Collected data entries:
= = =
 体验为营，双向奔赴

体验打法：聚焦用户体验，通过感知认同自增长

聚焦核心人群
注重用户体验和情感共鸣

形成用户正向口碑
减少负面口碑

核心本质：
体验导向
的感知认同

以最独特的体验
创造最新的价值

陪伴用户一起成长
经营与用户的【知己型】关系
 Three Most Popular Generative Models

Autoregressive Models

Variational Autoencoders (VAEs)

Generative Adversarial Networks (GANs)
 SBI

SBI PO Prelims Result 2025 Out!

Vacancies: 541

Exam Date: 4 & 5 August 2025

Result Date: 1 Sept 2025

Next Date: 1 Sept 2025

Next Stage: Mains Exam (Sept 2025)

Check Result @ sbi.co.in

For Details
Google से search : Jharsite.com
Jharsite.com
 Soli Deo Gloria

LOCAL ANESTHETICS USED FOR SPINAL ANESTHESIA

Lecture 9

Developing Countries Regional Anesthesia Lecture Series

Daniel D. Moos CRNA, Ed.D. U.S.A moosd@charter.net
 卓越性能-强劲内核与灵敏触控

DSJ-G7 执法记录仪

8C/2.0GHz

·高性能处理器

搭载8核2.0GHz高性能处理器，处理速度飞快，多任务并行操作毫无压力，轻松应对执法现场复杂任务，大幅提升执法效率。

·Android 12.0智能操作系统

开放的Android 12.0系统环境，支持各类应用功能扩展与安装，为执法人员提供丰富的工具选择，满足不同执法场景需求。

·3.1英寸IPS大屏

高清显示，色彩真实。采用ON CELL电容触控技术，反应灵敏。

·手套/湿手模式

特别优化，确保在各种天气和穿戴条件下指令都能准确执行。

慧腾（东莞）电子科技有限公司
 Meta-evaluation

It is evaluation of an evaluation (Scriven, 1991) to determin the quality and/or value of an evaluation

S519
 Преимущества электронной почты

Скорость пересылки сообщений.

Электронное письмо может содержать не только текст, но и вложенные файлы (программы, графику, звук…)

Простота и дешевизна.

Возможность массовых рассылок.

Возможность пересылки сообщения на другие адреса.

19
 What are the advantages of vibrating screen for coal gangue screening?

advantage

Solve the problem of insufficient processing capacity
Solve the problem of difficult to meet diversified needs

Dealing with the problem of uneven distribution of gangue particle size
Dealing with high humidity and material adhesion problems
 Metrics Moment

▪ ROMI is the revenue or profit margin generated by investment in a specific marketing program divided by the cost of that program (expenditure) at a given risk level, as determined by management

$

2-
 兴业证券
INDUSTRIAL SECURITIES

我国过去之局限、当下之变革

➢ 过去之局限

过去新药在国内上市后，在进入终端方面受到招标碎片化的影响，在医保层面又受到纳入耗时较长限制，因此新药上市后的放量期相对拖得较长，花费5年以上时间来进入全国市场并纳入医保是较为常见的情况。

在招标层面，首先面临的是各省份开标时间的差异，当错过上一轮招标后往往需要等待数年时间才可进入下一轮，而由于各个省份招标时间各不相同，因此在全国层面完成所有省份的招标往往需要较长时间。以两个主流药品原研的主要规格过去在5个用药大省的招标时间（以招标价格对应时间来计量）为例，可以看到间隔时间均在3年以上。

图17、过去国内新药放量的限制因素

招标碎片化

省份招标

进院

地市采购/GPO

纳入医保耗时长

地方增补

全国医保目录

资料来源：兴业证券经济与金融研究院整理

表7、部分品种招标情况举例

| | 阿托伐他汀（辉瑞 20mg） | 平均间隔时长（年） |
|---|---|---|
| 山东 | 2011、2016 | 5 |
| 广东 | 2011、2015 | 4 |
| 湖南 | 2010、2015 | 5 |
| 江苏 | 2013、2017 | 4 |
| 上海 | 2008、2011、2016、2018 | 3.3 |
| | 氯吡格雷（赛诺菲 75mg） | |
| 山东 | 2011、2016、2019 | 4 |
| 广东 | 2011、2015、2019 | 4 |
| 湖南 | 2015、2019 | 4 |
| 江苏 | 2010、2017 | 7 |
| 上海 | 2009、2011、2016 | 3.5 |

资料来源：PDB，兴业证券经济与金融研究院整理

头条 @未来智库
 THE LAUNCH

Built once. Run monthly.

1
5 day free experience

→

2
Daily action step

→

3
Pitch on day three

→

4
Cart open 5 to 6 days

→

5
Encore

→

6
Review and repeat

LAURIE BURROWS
= = =
§ **What is being asked**:
A word-for-word transcription of all the data is needed.

§ **Exercise answer**:
 体验为营，双向奔赴

体验打法：聚焦用户体验，通过感知认同自增长

聚焦核心人群
注重用户体验和情感共鸣

形成用户正向口碑
减少负面口碑

核心本质：
体验导向
的感知认同

以最独特的体验
创造最新的价值

陪伴用户一起成长
经营与用户的【知己型】关系
 Three Most Popular Generative Models

Autoregressive Models

Variational Autoencoders (VAEs)

Generative Adversarial Networks (GANs)
 SBI

SBI PO Prelims Result 2025 Out!

Vacancies: 541

Exam Date: 4 & 5 August 2025

Result Date: 1 Sept 2025

Next Date: 1 Sept 2025

Next Stage: Mains Exam (Sept 2025)

Check Result @ sbi.co.in

For Details
Google से search : Jharsite.com
Jharsite.com
 Soli Deo Gloria

LOCAL ANESTHETICS USED FOR SPINAL ANESTHESIA

Lecture 9

Developing Countries Regional Anesthesia Lecture Series

Daniel D. Moos CRNA, Ed.D. U.S.A moosd@charter.net
 卓越性能-强劲内核与灵敏触控

DSJ-G7 执法记录仪

8C/2.0GHz

·高性能处理器

搭载8核2.0GHz高性能处理器，处理速度飞快，多任务并行操作毫无压力，轻松应对执法现场复杂任务，大幅提升执法效率。

·Android 12.0智能操作系统

开放的Android 12.0系统环境，支持各类应用功能扩展与安装，为执法人员提供丰富的工具选择，满足不同执法场景需求。

·3.1英寸IPS大屏

高清显示，色彩真实。采用ON CELL电容触控技术，反应灵敏。

·手套/湿手模式

特别优化，确保在各种天气和穿戴条件下指令都能准确执行。

慧腾（东莞）电子科技有限公司
 Meta-evaluation

It is evaluation of an evaluation (Scriven, 1991) to determin the quality and/or value of an evaluation

S519
 Преимущества электронной почты

Скорость пересылки сообщений.

Электронное письмо может содержать не только текст, но и вложенные файлы (программы, графику, звук…)

Простота и дешевизна.

Возможность массовых рассылок.

Возможность пересылки сообщения на другие адреса.

19
 What are the advantages of vibrating screen for coal gangue screening?

advantage

Solve the problem of insufficient processing capacity
Solve the problem of difficult to meet diversified needs

Dealing with the problem of uneven distribution of gangue particle size
Dealing with high humidity and material adhesion problems
 Metrics Moment

▪ ROMI is the revenue or profit margin generated by investment in a specific marketing program divided by the cost of that program (expenditure) at a given risk level, as determined by management

$

2-
 兴业证券
INDUSTRIAL SECURITIES

我国过去之局限、当下之变革

➢ 过去之局限

过去新药在国内上市后，在进入终端方面受到招标碎片化的影响，在医保层面又受到纳入耗时较长限制，因此新药上市后的放量期相对拖得较长，花费5年以上时间来进入全国市场并纳入医保是较为常见的情况。

在招标层面，首先面临的是各省份开标时间的差异，当错过上一轮招标后往往需要等待数年时间才可进入下一轮，而由于各个省份招标时间各不相同，因此在全国层面完成所有省份的招标往往需要较长时间。以两个主流药品原研的主要规格过去在5个用药大省的招标时间（以招标价格对应时间来计量）为例，可以看到间隔时间均在3年以上。

图17、过去国内新药放量的限制因素

招标碎片化

省份招标

进院

地市采购/GPO

纳入医保耗时长

地方增补

全国医保目录

资料来源：兴业证券经济与金融研究院整理

表7、部分品种招标情况举例

| | 阿托伐他汀（辉瑞 20mg） | 平均间隔时长（年） |
|---|---|---|
| 山东 | 2011、2016 | 5 |
| 广东 | 2011、2015 | 4 |
| 湖南 | 2010、2015 | 5 |
| 江苏 | 2013、2017 | 4 |
| 上海 | 2008、2011、2016、2018 | 3.3 |
| | 氯吡格雷（赛诺菲 75mg） | |
| 山东 | 2011、2016、2019 | 4 |
| 广东 | 2011、2015、2019 | 4 |
| 湖南 | 2015、2019 | 4 |
| 江苏 | 2010、2017 | 7 |
| 上海 | 2009、2011、2016 | 3.5 |

资料来源：PDB，兴业证券经济与金融研究院整理

头条 @未来智库
 THE LAUNCH

Built once. Run monthly.

1
5 day free experience

→

2
Daily action step

→

3
Pitch on day three

→

4
Cart open 5 to 6 days

→

5
Encore

→

6
Review and repeat

LAURIE BURROWS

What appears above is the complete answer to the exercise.